- WHAT TO PRODUCE
How would the article about the new red pandas at the National Zoo go on after its final sentence? Write the next part.

Photo: Amy Enchelmeyer/Smithsonian's National Zoo

After a two-year hiatus, red pandas are back at Smithsonian’s National Zoo. The new pair, Tusa and Asa, will serve as “ambassadors” for their endangered species.

Tusa, a 1-year-old male, was brought from the Scovill Zoo in Illinois. Keepers say he has “an easygoing personality and a healthy appetite, especially for fruit.” Asa, a 1-year-old female born at the Smithsonian Conservation Biology Institute in Front Royal, is “sweet and timid.” She likes bamboo, grapes, and apples but not bananas.

Communications manager Annalisa Meyer says the two red pandas have been introduced and are “getting along great”–but not too great. The Species Survival Plan, which works to ensure biodiversity among animals in human care, has recommended that these two not mate for the time being. They will be kept in separate enclosures for the winter breeding season and moved into a shared space in the spring.

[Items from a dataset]

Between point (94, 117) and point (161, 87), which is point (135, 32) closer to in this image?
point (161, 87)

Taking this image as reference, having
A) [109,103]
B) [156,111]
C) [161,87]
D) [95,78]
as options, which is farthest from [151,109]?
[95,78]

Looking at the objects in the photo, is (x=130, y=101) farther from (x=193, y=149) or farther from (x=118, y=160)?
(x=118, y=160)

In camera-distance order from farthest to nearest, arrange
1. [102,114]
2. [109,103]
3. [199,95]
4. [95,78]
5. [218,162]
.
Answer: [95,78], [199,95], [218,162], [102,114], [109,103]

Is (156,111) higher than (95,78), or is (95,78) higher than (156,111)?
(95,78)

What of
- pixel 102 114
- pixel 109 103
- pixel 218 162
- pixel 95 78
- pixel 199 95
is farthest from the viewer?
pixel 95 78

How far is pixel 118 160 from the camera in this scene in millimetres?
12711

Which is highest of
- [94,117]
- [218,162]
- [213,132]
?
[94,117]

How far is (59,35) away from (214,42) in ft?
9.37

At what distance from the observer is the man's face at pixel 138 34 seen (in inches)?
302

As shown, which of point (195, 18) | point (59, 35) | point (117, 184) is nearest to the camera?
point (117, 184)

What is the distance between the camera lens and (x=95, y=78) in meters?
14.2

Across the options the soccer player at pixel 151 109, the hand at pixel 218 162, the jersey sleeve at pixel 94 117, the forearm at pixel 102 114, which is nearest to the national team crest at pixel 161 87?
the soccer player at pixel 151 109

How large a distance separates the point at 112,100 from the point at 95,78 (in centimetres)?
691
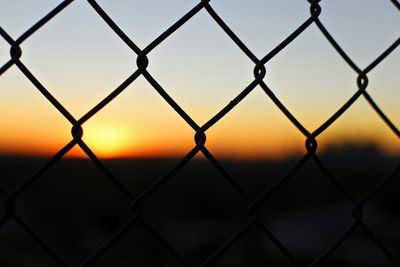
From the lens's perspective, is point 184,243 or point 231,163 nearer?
point 184,243

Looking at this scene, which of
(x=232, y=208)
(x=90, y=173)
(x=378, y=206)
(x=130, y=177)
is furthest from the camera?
(x=90, y=173)

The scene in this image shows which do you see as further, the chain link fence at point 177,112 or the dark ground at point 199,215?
the dark ground at point 199,215

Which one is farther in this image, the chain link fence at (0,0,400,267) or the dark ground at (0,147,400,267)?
the dark ground at (0,147,400,267)

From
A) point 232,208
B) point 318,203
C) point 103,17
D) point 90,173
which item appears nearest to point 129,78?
point 103,17

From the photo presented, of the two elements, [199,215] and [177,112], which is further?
[199,215]

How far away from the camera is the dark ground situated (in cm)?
371

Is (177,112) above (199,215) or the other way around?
the other way around

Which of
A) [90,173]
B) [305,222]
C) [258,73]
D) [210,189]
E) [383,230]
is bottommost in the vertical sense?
[383,230]

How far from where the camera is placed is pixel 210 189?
7.92m

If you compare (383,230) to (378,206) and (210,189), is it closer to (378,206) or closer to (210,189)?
(378,206)

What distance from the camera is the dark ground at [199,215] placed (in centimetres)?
371

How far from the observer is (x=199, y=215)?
6.45 m

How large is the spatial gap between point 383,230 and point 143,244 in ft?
5.98

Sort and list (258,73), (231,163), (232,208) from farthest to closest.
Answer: (231,163)
(232,208)
(258,73)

- ANSWER SECTION
The zoo’s last red panda pair made headlines when the male, Rusty, escaped in 2013. His mate Shama has since passed away, but the famous Rusty is still at the SCBI, doing his part for the species. “He’s still here, he’s just making babies,” says Meyer. She notes that the new pair will be kept in a different home than the one Rusy manuevered his way out of, adding that “all our enclosures are safe and secure.”

You can visit Tusa and Asa at the Small Mammal House, where they will live until construction is finished on the Asia Trail.